* Task
Your answer must contain only the lines from the one containing "common name: plains zebra" through the end of the entries below, reproduced character for character.

Records contained in a dataset:
+++

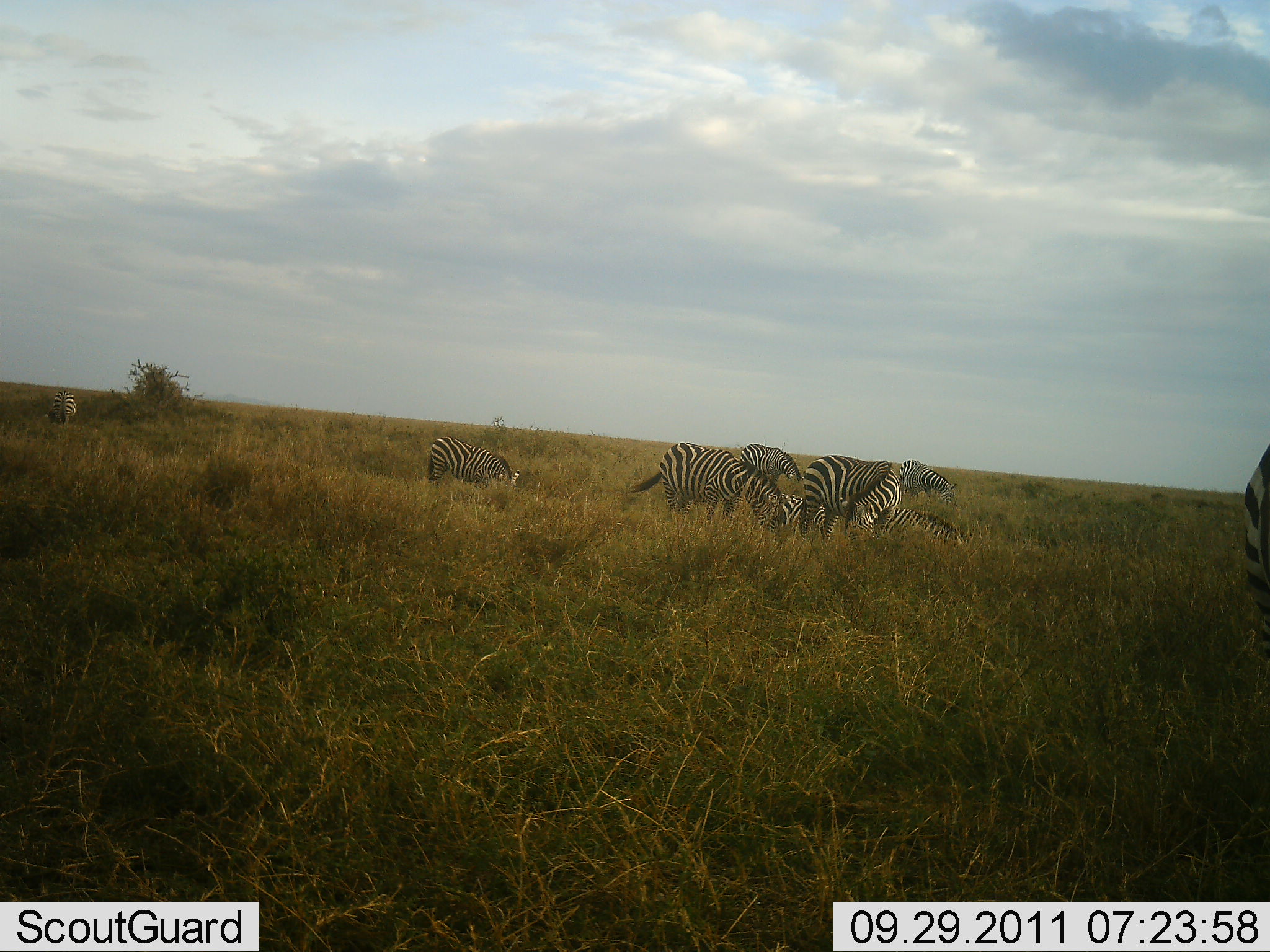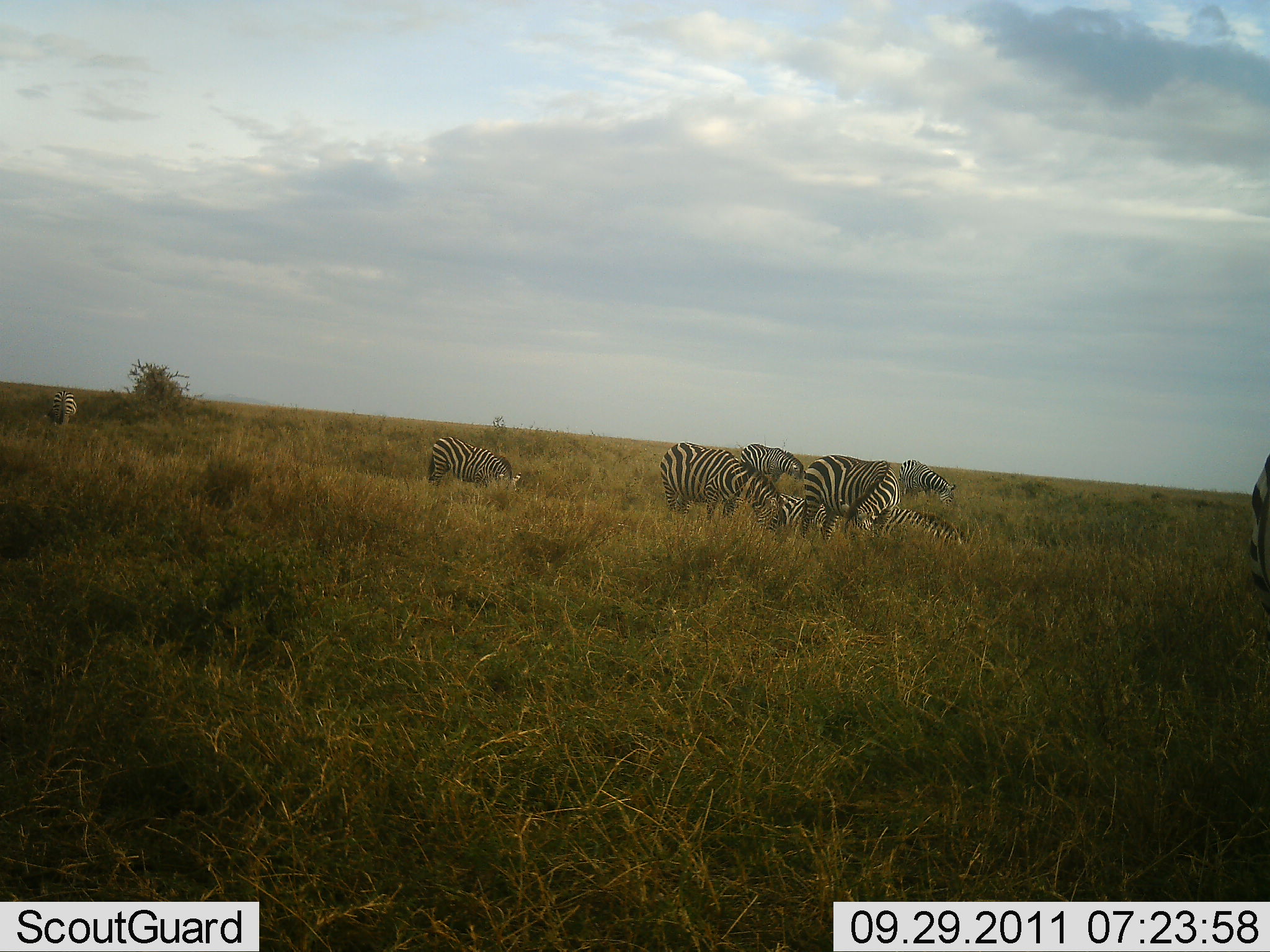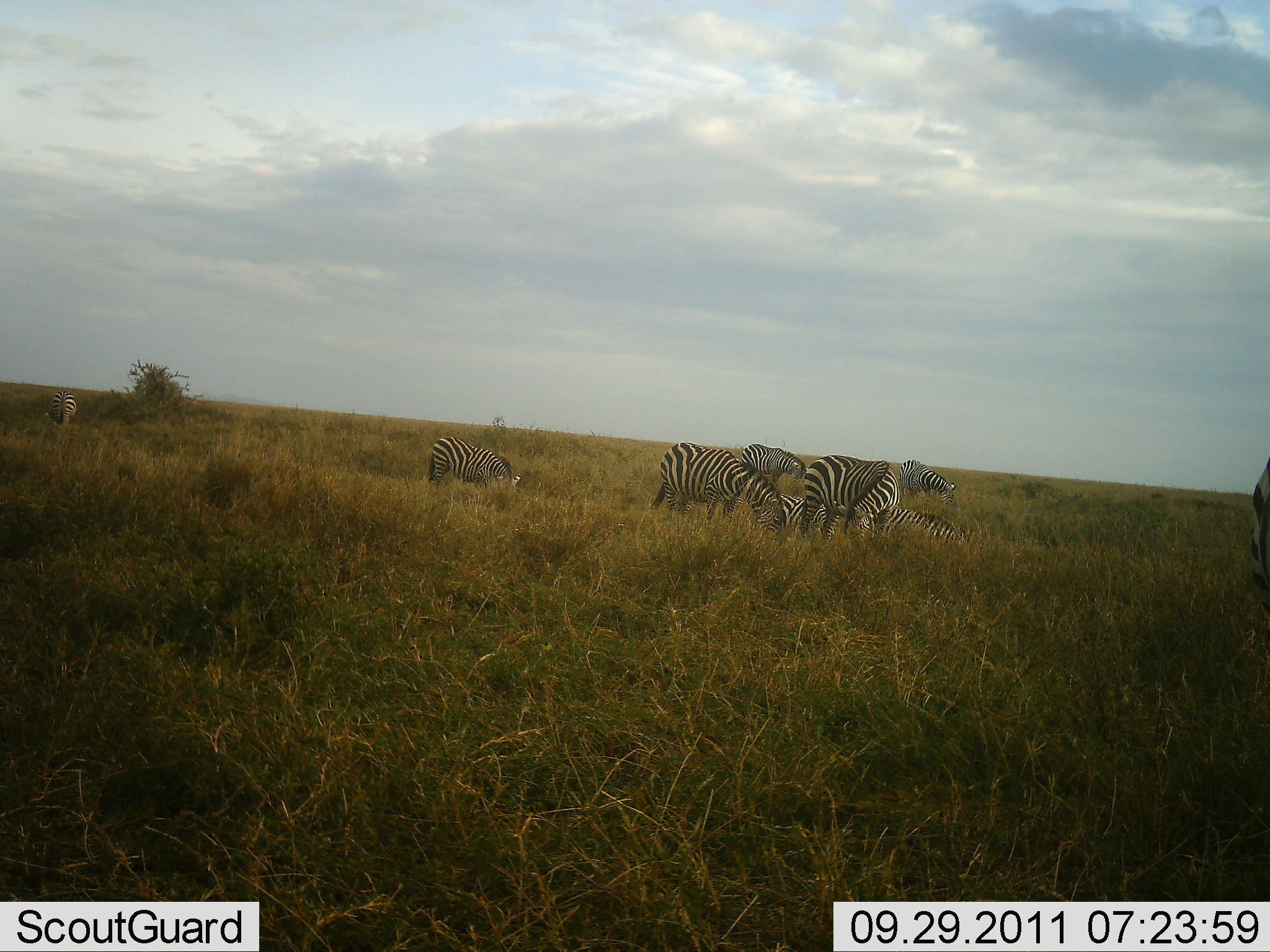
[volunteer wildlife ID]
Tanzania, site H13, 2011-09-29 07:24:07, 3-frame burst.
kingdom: Animalia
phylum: Chordata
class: Mammalia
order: Perissodactyla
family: Equidae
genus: Equus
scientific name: Equus quagga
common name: plains zebra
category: zebra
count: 8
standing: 53%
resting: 33%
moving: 7%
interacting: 0%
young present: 0%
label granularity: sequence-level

+++

* Response to the exercise
common name: plains zebra
category: zebra
count: 8
standing: 53%
resting: 33%
moving: 7%
interacting: 0%
young present: 0%
label granularity: sequence-level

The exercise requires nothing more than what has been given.